Regex for special characters in java
Solution 1
This worked for me:
String result = str.replaceAll("[^\\dA-Za-z ]", "").replaceAll("\\s+", "+");
For this input string:
/-+!@#$%^&())";:[]{}\ |wetyk 678dfgh
It yielded this result:
+wetyk+678dfgh
Solution 2
replaceAll expects a regex:
public static final String specialChars2 = "[`~!@#$%^&*()_+[\\]\\\\;\',./{}|:\"<>?]";
Solution 3
The problem with your first regex, is that "\W\S" means find a sequence of two characters, the first of which is not a letter or a number followed by a character which is not whitespace.
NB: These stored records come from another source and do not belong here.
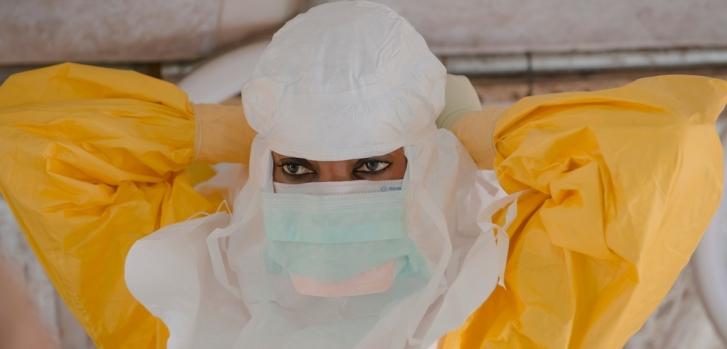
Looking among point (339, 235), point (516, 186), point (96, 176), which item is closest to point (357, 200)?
point (339, 235)

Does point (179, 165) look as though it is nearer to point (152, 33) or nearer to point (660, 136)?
point (152, 33)

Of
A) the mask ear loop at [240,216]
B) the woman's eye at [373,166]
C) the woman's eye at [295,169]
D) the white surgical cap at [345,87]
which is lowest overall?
the mask ear loop at [240,216]

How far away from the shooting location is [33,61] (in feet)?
4.67

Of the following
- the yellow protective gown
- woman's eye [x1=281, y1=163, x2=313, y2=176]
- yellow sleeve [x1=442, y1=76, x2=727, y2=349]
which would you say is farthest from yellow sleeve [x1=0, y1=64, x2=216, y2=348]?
yellow sleeve [x1=442, y1=76, x2=727, y2=349]

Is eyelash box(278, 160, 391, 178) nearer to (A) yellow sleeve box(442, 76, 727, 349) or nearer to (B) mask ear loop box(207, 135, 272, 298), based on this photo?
(B) mask ear loop box(207, 135, 272, 298)

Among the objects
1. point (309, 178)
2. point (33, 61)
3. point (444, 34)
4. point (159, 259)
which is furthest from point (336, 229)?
point (33, 61)

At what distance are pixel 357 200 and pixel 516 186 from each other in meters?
0.16

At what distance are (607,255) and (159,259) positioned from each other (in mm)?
475

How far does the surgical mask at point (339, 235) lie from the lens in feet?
3.22

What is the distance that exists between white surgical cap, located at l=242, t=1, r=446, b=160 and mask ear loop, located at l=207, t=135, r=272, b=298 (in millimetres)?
37

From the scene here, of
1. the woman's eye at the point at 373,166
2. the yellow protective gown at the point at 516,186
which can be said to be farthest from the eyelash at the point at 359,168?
the yellow protective gown at the point at 516,186

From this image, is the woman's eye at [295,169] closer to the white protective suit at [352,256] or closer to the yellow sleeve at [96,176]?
the white protective suit at [352,256]

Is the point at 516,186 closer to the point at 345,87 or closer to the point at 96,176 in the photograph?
the point at 345,87

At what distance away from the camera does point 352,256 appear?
0.98 m
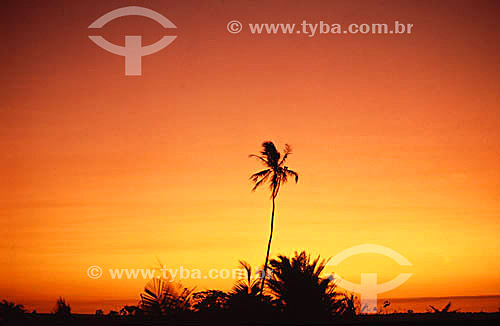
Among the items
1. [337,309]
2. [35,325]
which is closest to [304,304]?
[337,309]

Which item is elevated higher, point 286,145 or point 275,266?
point 286,145

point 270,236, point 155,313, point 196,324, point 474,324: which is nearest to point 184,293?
point 155,313

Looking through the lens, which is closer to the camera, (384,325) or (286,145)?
(384,325)

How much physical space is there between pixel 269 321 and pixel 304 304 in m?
2.58

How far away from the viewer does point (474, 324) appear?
9484mm

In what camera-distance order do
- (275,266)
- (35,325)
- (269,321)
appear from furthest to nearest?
(275,266), (269,321), (35,325)

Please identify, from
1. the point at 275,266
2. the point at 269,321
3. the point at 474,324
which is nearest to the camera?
the point at 474,324

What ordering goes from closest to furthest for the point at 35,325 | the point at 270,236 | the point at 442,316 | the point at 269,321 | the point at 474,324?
the point at 474,324 → the point at 35,325 → the point at 269,321 → the point at 442,316 → the point at 270,236

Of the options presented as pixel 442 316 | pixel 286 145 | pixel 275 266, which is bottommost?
pixel 442 316

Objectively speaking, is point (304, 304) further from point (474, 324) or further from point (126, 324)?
point (474, 324)

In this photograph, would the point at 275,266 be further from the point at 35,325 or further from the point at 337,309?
the point at 35,325

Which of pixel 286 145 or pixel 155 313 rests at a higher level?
pixel 286 145

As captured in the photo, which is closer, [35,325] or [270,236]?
[35,325]

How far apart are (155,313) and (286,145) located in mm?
28825
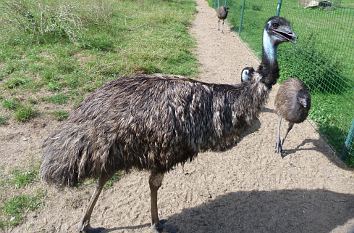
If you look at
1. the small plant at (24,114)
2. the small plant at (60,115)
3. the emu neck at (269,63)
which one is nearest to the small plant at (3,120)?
the small plant at (24,114)

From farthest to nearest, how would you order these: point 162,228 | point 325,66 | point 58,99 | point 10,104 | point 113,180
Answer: point 325,66 < point 58,99 < point 10,104 < point 113,180 < point 162,228

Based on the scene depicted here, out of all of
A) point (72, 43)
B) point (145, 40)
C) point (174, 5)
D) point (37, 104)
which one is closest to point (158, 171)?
point (37, 104)

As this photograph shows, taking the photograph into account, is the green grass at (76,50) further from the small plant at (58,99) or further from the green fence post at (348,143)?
the green fence post at (348,143)

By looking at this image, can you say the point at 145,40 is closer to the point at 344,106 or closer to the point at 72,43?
the point at 72,43

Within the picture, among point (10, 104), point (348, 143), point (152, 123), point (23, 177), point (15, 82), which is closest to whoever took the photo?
point (152, 123)

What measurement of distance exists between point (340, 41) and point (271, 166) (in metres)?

What you mean is "[^\w\s]". Which means: find a single character which is neither a letter nor a number nor whitespace. (we can't use "[\W\S]" as this means find a character which is not a letter or a number OR is not whitespace -- which is essentially all printable character).
The second regex is a problem because you are trying to use reserved characters without escaping them. You can enclose them in [] where most characters (not all) do not have special meanings, but the whole thing would look very messy and you have to check that you haven't missed out any punctuation.
Example:
String sequence = "qwe 123 :@~ ";
String withoutSpecialChars = sequence.replaceAll("[^\\w\\s]", "");
String spacesAsPluses = withoutSpecialChars.replaceAll("\\s", "+");
System.out.println("without special chars: '"+withoutSpecialChars+ '\'');
System.out.println("spaces as pluses: '"+spacesAsPluses+'\'');
This outputs:
without special chars: 'qwe 123 '
spaces as pluses: 'qwe+123++'
If you want to group multiple spaces into one + then use "\s+" as your regex instead (remember to escape the slash).
Solution 4
I had a similar problem to solve and I used following method:
text.replaceAll("\\p{Punct}+", "").replaceAll("\\s+", "+");
Code with time bench marking
public static String cleanPunctuations(String text) {
return text.replaceAll("\\p{Punct}+", "").replaceAll("\\s+", "+");
}
public static void test(String in){
long t1 = System.currentTimeMillis();
String out = cleanPunctuations(in);
long t2 = System.currentTimeMillis();
System.out.println("In=" + in + "\nOut="+ out + "\nTime=" + (t2 - t1)+ "ms");
}
public static void main(String[] args) {
String s1 = "My text with 212354 digits spaces and \n newline \t tab " +
"[`~!@#$%^&*()_+[\\\\]\\\\\\\\;\\',./{}|:\\\"<>?] special chars";
test(s1);
String s2 = "\"Sample Text=\" with - minimal \t punctuation's";
test(s2);
}
Sample Output
In=My text with 212354 digits spaces and
newline tab [`~!@#$%^&*()_+[\\]\\\\;\',./{}|:\"<>?] special chars
Out=My+text+with+212354+digits+spaces+and+newline+tab+special+chars
Time=4ms
In="Sample Text=" with - minimal punctuation's
Out=Sample+Text+with+minimal+punctuations
Time=0ms
Comments
-
Housefly over 3 years
public static final String specialChars1= "\\W\\S"; String str2 = str1.replaceAll(specialChars1, "").replace(" ", "+"); public static final String specialChars2 = "`~!@#$%^&*()_+[]\\;\',./{}|:\"<>?"; String str2 = str1.replaceAll(specialChars2, "").replace(" ", "+");Whatever
str1is I want all the characters other than letters and numbers to be removed, and spaces to be replaced by a plus sign (+).My problem is if I use
specialChar1, it does not remove some characters like;,',", and if I am usespecialChar2it gives me an error :java.util.regex.PatternSyntaxException: Syntax error U_REGEX_MISSING_CLOSE_BRACKET near index 32:How can this be to achieved?. I have searched but could not find a perfect solution.